_Given passage_
=====
When doctor Andreas Bootsveld has to make life-or-death decisions about COVID-19 patients, he is not alone—as well as consulting his colleagues, he can draw on the advice of a team of specialists.
These experts are not with him in the intensive care unit, but at a bigger hospital 20 kilometres (12 miles) away, linked up via videoconference as part of a project to connect medics in the state of North Rhine-Westphalia.
The project dubbed the Virtual Hospital has been running since March and aims to help smaller hospitals take in and care for COVID-19 patients, preventing major hospitals from becoming overwhelmed.
So-called telemedicine has become increasingly popular during the pandemic and could also be used in the future to help improve access to specialist care in areas outside of big cities.
“Patients suffering from respiratory failure are normally cases for large, multi-disciplinary and very well-equipped hospitals,” said Gernot Marx, director of the intensive care unit at Aachen University Hospital, one of the centres of expertise for the project.
=====
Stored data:

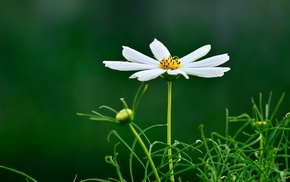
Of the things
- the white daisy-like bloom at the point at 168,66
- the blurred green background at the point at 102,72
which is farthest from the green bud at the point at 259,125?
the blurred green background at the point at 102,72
=====
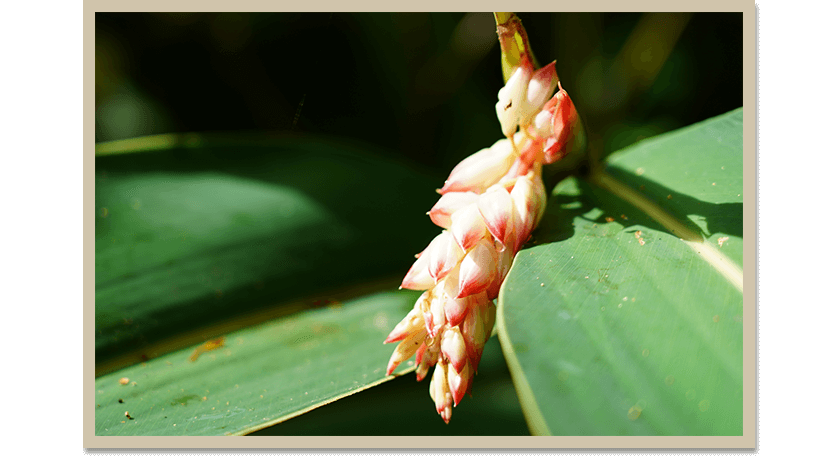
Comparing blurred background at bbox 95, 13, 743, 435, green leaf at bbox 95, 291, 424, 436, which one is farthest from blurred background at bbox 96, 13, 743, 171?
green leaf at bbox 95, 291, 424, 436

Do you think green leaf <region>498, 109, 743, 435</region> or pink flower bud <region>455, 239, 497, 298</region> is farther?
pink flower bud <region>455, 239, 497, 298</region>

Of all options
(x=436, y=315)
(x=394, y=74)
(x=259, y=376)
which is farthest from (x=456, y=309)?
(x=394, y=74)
=====
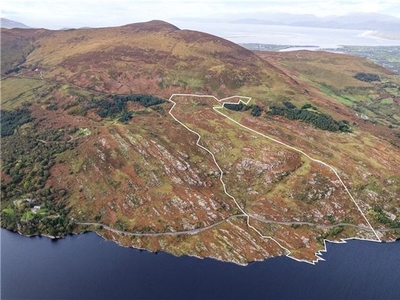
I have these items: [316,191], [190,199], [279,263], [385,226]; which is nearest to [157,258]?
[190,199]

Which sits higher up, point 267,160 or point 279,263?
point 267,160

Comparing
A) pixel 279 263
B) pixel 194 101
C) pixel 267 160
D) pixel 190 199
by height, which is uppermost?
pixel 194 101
=====
_To do_
1: In the article on the Virtual Hospital project, how long has the project been running?
2: Continue the article on the Virtual Hospital project, starting after its last sentence.
These records have no connection to the text.

_Responses per task_
1: Since March.

2:
“Local and regional hospitals would not normally do that,” he told AFP.
Thanks to the virtual consultations, “we can do things that would have absolutely required a transfer before,” said Bootsveld.
The doctor oversees 14 intensive care beds in the small hospital in the town of Stolberg—a fifth of the number overseen by Marx.
Telemedicine has made it possible to “safeguard intensive care capacity” during the pandemic, said project manager Sandra Dohmen.
“So far, 90 percent of our patients have been able to stay in hospitals close to where they live,” she said.
– Virtual advice network—North Rhine-Westphalia had already been connecting 17 local hospitals with the region’s two big university hospitals through a virtual advice network since 2012.
But “the coronavirus in March was an opportunity to extend the offer” to all hospitals in the region, Dohmen said.
“There was a great fear that the situation in Germany would be comparable to that in Italy,” Marx said.
Participants in the scheme have so far carried out more than 1,800 videoconferences, helping to treat 300 patients.
A similar EU-backed scheme called ICU4Covid is planned to help doctors monitor some 30,000 patients a year across several countries.
In Stolberg, virtual consultations are carried out with the help of a trolley, equipped with a computer and a camera, that can be wheeled from bed to bed.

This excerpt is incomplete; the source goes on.